What is expected
Set out every line of the material below as a numbered list, skipping the blank lines.

=== Provided records ===

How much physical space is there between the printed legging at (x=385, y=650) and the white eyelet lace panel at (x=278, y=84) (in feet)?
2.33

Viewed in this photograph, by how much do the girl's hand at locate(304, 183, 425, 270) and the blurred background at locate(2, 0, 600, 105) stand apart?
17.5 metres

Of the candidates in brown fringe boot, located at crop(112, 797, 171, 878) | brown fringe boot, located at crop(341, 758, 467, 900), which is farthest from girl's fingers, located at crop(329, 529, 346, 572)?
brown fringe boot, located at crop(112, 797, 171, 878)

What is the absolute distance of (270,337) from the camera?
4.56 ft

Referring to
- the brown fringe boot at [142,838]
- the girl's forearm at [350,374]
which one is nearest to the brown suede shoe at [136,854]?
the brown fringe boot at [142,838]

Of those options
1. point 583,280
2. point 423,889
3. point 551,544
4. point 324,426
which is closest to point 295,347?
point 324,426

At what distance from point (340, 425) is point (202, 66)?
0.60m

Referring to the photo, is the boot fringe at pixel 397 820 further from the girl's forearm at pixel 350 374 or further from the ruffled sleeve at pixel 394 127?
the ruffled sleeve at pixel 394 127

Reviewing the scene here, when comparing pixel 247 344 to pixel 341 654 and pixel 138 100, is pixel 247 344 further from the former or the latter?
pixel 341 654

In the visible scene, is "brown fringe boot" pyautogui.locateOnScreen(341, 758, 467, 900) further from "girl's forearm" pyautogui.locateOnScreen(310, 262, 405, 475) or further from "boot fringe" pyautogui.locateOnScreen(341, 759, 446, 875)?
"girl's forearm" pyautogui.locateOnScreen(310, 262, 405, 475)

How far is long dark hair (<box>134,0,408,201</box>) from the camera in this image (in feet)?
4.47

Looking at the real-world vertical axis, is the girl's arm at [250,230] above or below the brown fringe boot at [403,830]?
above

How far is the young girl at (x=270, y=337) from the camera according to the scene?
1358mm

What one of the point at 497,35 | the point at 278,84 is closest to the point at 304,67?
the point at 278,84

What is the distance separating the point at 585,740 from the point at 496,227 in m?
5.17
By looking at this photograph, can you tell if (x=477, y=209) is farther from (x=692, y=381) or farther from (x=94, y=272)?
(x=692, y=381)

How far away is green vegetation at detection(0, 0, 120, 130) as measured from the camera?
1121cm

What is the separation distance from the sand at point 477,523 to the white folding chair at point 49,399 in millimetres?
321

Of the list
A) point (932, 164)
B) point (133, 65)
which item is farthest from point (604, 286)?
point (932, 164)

===

Task solution
1. How much physical space is there between the printed legging at (x=385, y=650) and the white eyelet lace panel at (x=278, y=84) (in feet)?
2. 2.33
3. Viewed in this photograph, by how much do the girl's hand at locate(304, 183, 425, 270) and the blurred background at locate(2, 0, 600, 105) stand apart?
4. 17.5 metres
5. Of the candidates in brown fringe boot, located at crop(112, 797, 171, 878) | brown fringe boot, located at crop(341, 758, 467, 900), which is farthest from girl's fingers, located at crop(329, 529, 346, 572)?
6. brown fringe boot, located at crop(112, 797, 171, 878)
7. What is the absolute distance of (270,337) from the camera?
8. 4.56 ft
9. Referring to
10. - the brown fringe boot at [142,838]
11. - the girl's forearm at [350,374]
12. which one is nearest to the brown suede shoe at [136,854]?
13. the brown fringe boot at [142,838]
14. Of those options
15. 1. point 583,280
16. 2. point 423,889
17. 3. point 551,544
18. 4. point 324,426
19. which is closest to point 295,347?
20. point 324,426
21. At what distance from point (340, 425) is point (202, 66)?
22. 0.60m
23. Referring to the photo, is the boot fringe at pixel 397 820 further from the girl's forearm at pixel 350 374 or further from the ruffled sleeve at pixel 394 127?
24. the ruffled sleeve at pixel 394 127
25. Reviewing the scene here, when comparing pixel 247 344 to pixel 341 654 and pixel 138 100, is pixel 247 344 further from the former or the latter?
26. pixel 341 654
27. In the visible scene, is "brown fringe boot" pyautogui.locateOnScreen(341, 758, 467, 900) further from "girl's forearm" pyautogui.locateOnScreen(310, 262, 405, 475) or further from "boot fringe" pyautogui.locateOnScreen(341, 759, 446, 875)?
28. "girl's forearm" pyautogui.locateOnScreen(310, 262, 405, 475)
29. How far is long dark hair (<box>134,0,408,201</box>) from the camera in this image (in feet)?
30. 4.47
31. Looking at the real-world vertical axis, is the girl's arm at [250,230] above or below the brown fringe boot at [403,830]?
32. above
33. How far is the young girl at (x=270, y=337) from the camera according to the scene?
34. 1358mm
35. What one of the point at 497,35 | the point at 278,84 is closest to the point at 304,67?
36. the point at 278,84
37. What is the distance separating the point at 585,740 from the point at 496,227 in m?
38. 5.17
39. By looking at this photograph, can you tell if (x=477, y=209) is farther from (x=692, y=381) or farther from (x=94, y=272)?
40. (x=692, y=381)
41. How far away is green vegetation at detection(0, 0, 120, 130) as measured from the camera?
42. 1121cm
43. What is the separation distance from the sand at point 477,523 to the white folding chair at point 49,399 in millimetres?
44. 321
45. Of the list
46. A) point (932, 164)
47. B) point (133, 65)
48. which item is farthest from point (604, 286)?
49. point (932, 164)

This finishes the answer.